— PAGE EXCERPT —
☆ ☆ ☆ ☆ ☆ ☆ ☆

- lobby card
- Directed by: John S. Robertson Charles Kerr (assistant)
- Screenplay by: Lester Cohen Sam Ornitz
- Based on: Failure 1932 story in American Magazine by Katharine Haviland-Taylor
- Produced by: Pandro S. Berman Merian C. Cooper
- Starring: Lionel Barrymore May Robson Dorothy Jordan Joel McCrea Frances Dee David Landau
- Cinematography: Jack MacKenzie
- Edited by: Arthur Roberts
- Music by: Max Steiner
- Distributed by: RKO Radio Pictures
- Release date: September 8, 1933;
- Running time: 72 minutes
- Language: English

= One Man's Journey =

1933 film by John S. Robertson

One Man's Journey is a 1933 American pre-Code drama film starring Lionel Barrymore as Dr. Eli Watt. The picture was based on the short story Failure written by Katharine Haviland-Taylor. It was remade by RKO as A Man to Remember (1938). The story tells of a small-town doctor working under difficult circumstances in a rural area somewhere in the United States.

==Plot==
 A kind selfless doctor maintains his practice in a small town over 19 yrs. Despite opportunities to chart a bigger career path, his commitment to his patients continually keeps him where he is.

He is eventually offered a prestigious position in New York at the same time his son, also to practice medicine, heads off to Vienna. A near fatal dose of iodine taken by the despaired woman (Letty) he helped raise, again keeps him where he is.

The years go by as he writes short notes reflecting on his situation. One reads, "an old country plug, That's all I was meant to be - ".

☆ ☆ ☆ ☆ ☆ ☆ ☆

— DATASET EXTRACT —

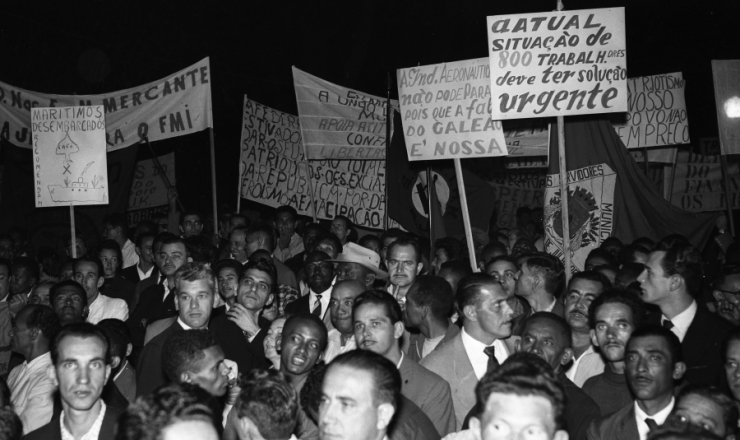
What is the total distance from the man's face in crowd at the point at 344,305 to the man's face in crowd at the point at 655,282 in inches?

☆ ☆ ☆ ☆ ☆ ☆ ☆

— EXERCISE BRIEF —
Copy the part of the One Man's Journey article starting with "1933 film by" and going on through "again keeps him where he is.". Rely only on the One Man's Journey article, not on the data.

— COMPLETED EXERCISE —
1933 film by John S. Robertson

One Man's Journey is a 1933 American pre-Code drama film starring Lionel Barrymore as Dr. Eli Watt. The picture was based on the short story Failure written by Katharine Haviland-Taylor. It was remade by RKO as A Man to Remember (1938). The story tells of a small-town doctor working under difficult circumstances in a rural area somewhere in the United States.

==Plot==
 A kind selfless doctor maintains his practice in a small town over 19 yrs. Despite opportunities to chart a bigger career path, his commitment to his patients continually keeps him where he is.

He is eventually offered a prestigious position in New York at the same time his son, also to practice medicine, heads off to Vienna. A near fatal dose of iodine taken by the despaired woman (Letty) he helped raise, again keeps him where he is.